14 DAY TRIAL // Imagine an explosion equivalent to about a billion nuclear bombs dropped simultaneously releasing the energy in the form of radiation, high energy particles and magnetic fields. Such is a solar flare. The Sun is made of plasma - an ionized gas of mostly hydrogen and helium. Because it is made of huge masses of electrically charged particles, the Sun experiences powerful magnetic fields. Scientists think the flares are formed when lines of the magnetic fields clash together. The field lines drag the hot gas with them and when they overlap, huge explosions occur and the plasma is ejected throughout the solar system. (Read more.)
The protons are accelerated at such speeds that they reach Earth within tens of minutes (sunlight reaches Earth in around 8 minutes). A few days later, there are the Coronal Mass Ejections: huge bubbles of gas wrapped around magnetic field lines, which can cause major magnetic disturbances on Earth.
"Solar flares are fast and furious - they can cause communication black-outs at Earth within 30 minutes of a flare erupting on the Sun's surface. It's imperative that we understand what triggers these events with the ultimate aim of being able to predict them with greater accuracy" said Prof. Louise Harra from the University College London's Mullard Space Science Laboratory (UCL/MSSL).

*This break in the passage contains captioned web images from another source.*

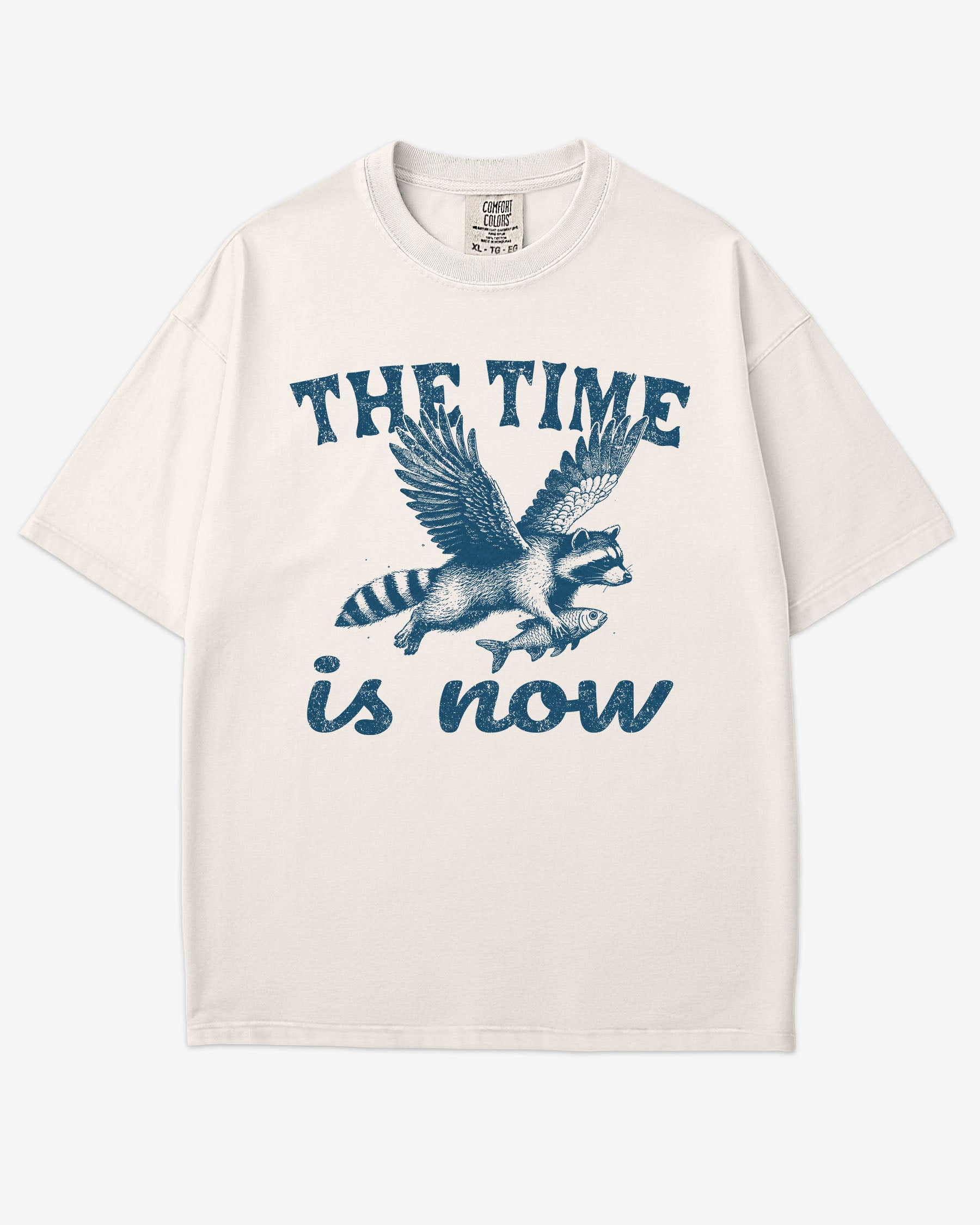 The Time Is Now Shirt flat lay unisex ivory retro tee with funny flying raccoon graphic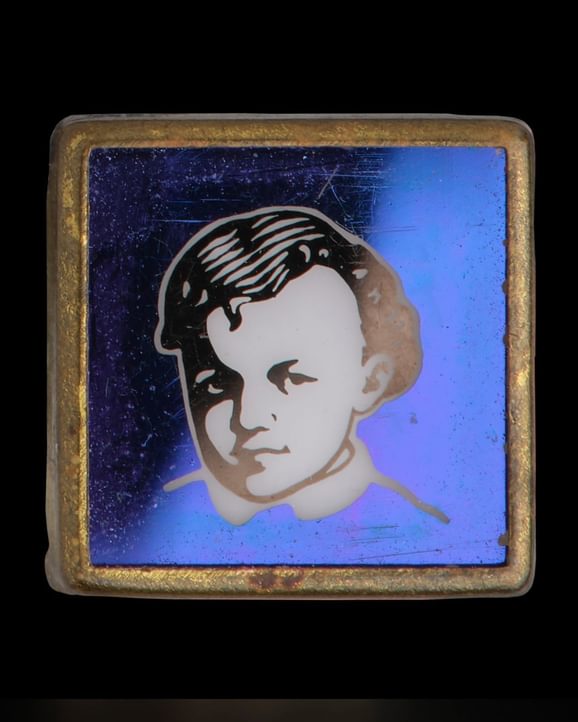 An image of Lenin as a young boy, set against a blue background with a gold coloured frame.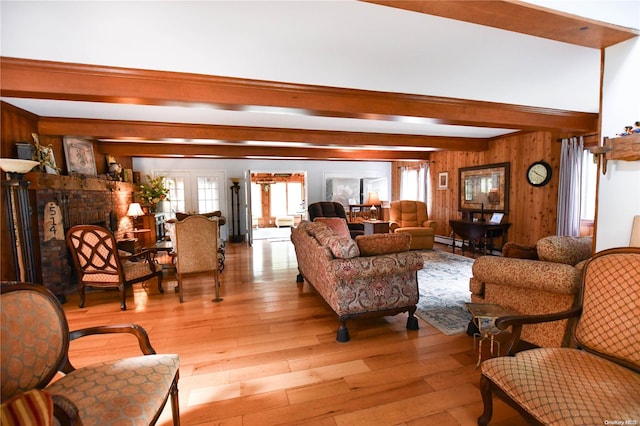 living room with wood walls, beamed ceiling, and light hardwood / wood-style floors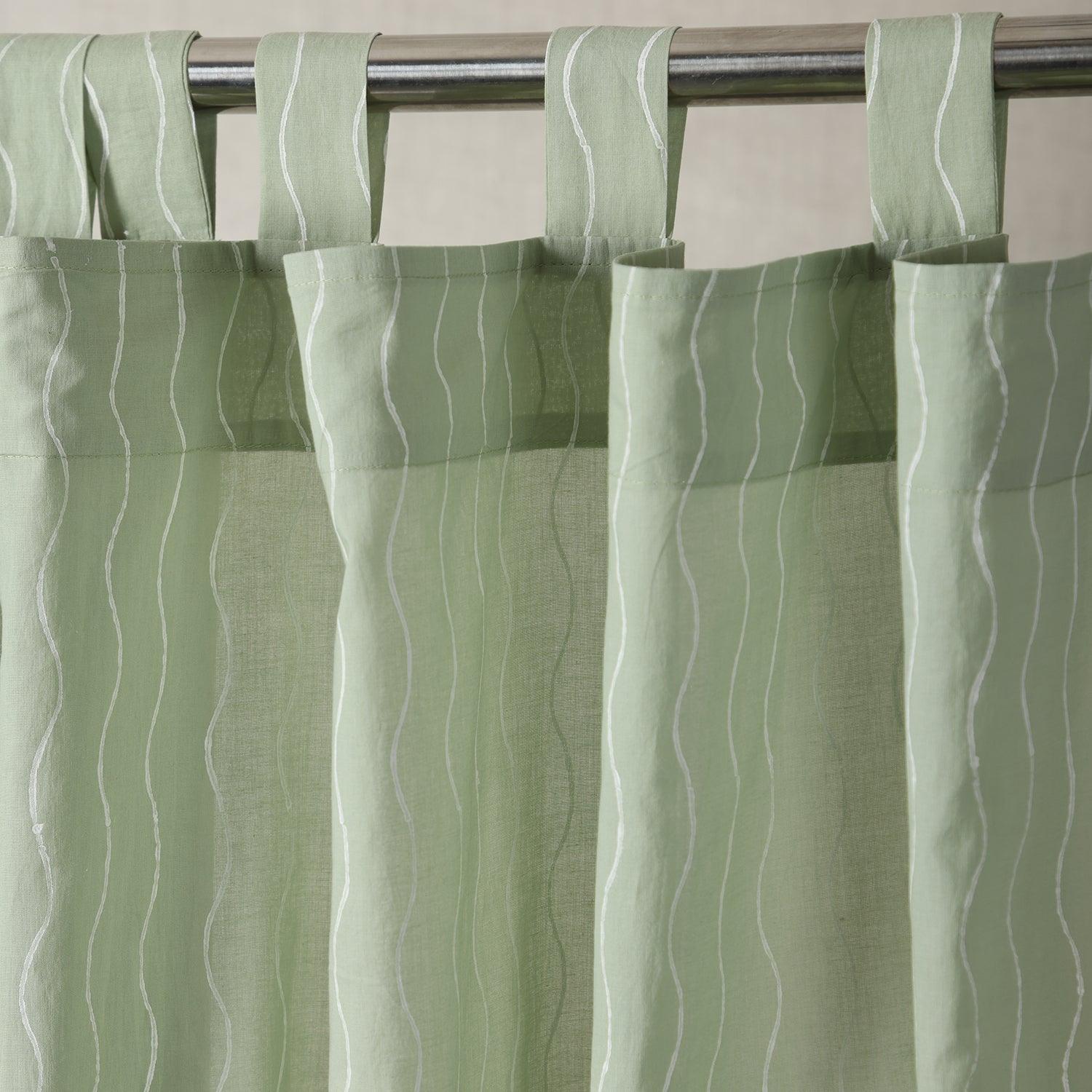 Hand block printed sage green mulmul cotton curtain with a flowing wave pattern hanging by a window
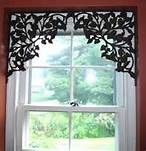 the window is decorated with black leaves and has a white valance on it's side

For this purpose, the scientists are preparing a spacecraft, called Solar-B, which will orbit the Earth on a Sun-synchronous orbit - an orbit that passes over any given point of the Earth's surface at the same local solar time.
"The Sun behaves unpredictably and will be as likely to flare during spacecraft 'night' when Solar-B would be behind the Earth, which is why we have chosen a special type of polar orbit that will give us continuous coverage of the Sun for more than 9 months of the year," said Prof. Len Culhane from UCL/MSSL, Principal Investigator of the Extreme Ultraviolet Imaging Spectrometer (EIS) instrument on Solar-B.
Solar-B will measure the movement of magnetic fields and how the Sun's atmosphere responds to these movements. Since the Sun's surface is changing very rapidly, Solar-B will be able to distinguish between steady movements and the changes that build-up to a flare. Hopefully, the satellite would reveal the so-called 'trigger phase' of the flares.
The instruments of Solar-B include a 0.5m optical telescope (SOT), an Extreme Ultraviolet imaging spectrometer (EIS) and an X-ray/Extreme Ultraviolet telescope (XRT). The instruments will work together as an observatory. The Solar Optical Telescope (SOT) will also include the Focal Plane Package (FPP) which will survey the magnetic fields, will use the Doppler shift to measure the velocity of particles and will measure the intensity of solar activity. The telescope will measure the dynamical behavior of the Sun's atmosphere to a higher accuracy than ever before.
"Solar-B will give us an increased understanding of the mechanisms which give rise to solar magnetic variability and how this variability modulates the total solar output and creates the driving force behind space weather," said Prof. Keith Mason, CEO of the Particle Physics and Astronomy Research Council (PPARC), the funding agency behind UK involvement in the spacecraft. Prof. Mason added, "Predicting the timing and strength of solar flares is critical if we want to mitigate the threat to orbiting spacecraft and Earth-based communication systems".
The spacecraft will be launched on the 22nd September from the Japan Aerospace Exploration Agency (JAXA) Uchinoura Space Centre at Uchinoura Kagoshima in southern Japan.